Skip to main content
Question

Script to download a Directory over http

  • January 31, 2018
  • 3 replies
  • 10 views

Forum|alt.badge.img+8

I have a remote https directly hosting pkg files, https://www.fileshere.com/.

I need to be able to download all the files in the directory. I have gone through many options in testing and can not find something that will work. Using something native to macOS is a requirement. I have tried curl but that only seems to work with single files and not a directly.

If there is same way to get a list of the files in the location and then send that to the curl would be nice but I have not been able to figure that out either.

Any help you may have would be great.

3 replies

iJake
Forum|alt.badge.img+23
  • Contributor
  • January 31, 2018

The problem is that cURL does not recursively download files as wget can but wget is not installed by default.

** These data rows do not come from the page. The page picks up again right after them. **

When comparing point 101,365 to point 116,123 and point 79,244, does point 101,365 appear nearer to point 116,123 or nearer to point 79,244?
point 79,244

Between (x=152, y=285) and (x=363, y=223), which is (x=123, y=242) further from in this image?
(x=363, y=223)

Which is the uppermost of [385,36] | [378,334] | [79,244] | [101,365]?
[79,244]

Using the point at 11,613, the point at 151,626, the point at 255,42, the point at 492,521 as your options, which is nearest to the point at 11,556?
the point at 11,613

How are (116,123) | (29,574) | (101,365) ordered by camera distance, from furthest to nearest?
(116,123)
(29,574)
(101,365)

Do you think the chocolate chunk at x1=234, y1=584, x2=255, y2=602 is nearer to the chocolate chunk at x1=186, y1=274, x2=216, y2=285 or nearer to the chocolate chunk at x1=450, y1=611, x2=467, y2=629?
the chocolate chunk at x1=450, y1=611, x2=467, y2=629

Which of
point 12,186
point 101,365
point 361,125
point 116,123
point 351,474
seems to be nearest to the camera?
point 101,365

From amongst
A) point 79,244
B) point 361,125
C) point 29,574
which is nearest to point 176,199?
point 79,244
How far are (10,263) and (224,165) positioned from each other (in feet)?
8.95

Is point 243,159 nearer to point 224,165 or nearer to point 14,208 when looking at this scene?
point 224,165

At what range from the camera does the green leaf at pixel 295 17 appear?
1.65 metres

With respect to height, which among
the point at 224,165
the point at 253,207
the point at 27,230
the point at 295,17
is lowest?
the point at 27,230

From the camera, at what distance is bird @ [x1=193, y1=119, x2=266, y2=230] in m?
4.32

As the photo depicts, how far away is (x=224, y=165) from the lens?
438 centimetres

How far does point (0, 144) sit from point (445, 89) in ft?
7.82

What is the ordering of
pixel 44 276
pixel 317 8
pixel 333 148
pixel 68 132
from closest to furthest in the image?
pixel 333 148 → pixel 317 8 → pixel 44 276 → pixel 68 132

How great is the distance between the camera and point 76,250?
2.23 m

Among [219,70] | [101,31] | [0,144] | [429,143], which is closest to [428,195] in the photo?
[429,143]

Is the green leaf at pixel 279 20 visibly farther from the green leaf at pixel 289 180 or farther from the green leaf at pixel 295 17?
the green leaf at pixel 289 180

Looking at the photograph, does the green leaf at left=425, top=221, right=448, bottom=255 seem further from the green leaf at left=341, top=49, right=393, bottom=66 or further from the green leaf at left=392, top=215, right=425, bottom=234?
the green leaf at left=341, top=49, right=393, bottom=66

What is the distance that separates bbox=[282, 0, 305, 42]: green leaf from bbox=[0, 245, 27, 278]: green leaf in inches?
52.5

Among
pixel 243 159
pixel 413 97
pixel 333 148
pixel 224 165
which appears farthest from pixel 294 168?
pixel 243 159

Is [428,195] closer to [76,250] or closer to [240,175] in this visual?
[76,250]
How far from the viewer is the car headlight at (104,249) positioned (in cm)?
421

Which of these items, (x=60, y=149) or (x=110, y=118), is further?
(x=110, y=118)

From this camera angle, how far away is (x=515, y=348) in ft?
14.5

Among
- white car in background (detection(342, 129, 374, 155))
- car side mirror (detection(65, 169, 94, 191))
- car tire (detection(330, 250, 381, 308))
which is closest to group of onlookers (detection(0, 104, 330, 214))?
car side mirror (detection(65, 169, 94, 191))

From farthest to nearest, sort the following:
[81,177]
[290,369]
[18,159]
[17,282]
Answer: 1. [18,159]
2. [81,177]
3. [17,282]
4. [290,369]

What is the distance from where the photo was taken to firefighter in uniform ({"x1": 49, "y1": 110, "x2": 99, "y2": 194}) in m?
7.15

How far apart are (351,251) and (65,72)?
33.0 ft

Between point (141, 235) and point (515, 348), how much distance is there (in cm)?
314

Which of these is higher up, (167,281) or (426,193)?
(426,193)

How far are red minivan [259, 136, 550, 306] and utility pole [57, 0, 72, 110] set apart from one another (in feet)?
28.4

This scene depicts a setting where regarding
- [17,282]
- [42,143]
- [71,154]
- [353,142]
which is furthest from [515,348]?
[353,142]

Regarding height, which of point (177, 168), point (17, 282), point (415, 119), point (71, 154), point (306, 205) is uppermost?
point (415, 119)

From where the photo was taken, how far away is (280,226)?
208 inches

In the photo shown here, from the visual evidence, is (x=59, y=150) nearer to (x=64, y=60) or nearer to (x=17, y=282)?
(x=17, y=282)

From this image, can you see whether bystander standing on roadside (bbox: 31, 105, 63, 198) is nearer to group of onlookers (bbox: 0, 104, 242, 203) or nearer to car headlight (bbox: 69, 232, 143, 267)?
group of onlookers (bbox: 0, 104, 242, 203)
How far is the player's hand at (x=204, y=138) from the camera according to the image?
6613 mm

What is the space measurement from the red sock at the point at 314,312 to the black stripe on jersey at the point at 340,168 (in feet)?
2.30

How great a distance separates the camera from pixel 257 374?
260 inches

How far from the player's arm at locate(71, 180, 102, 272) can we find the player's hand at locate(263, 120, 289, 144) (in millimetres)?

Your best bet would be to parse the HTML for the links to loop over them for cURL to download.


Forum|alt.badge.img+9
  • Valued Contributor
  • February 1, 2018

Curl can't do it naively, but you can achieve it with a bit of scripting:

for file in $(curl -s http://www.domain.com/path/to/files/ |
                  grep href |
                  sed 's/.*href="//' |
                  sed 's/".*//' |
                  grep '^[a-zA-Z].*'); do
    curl -s -O http://www.domain.com/path/to/files/$file
done

The success of this will depend on whether or not the host supports directory listings/indexes.


Forum|alt.badge.img+4
  • Contributor
  • February 1, 2018

Seconding iJake, Python can do this using urllib2 (which is native).
If you give us an example of the page's HTML, I can give you an example scraping script.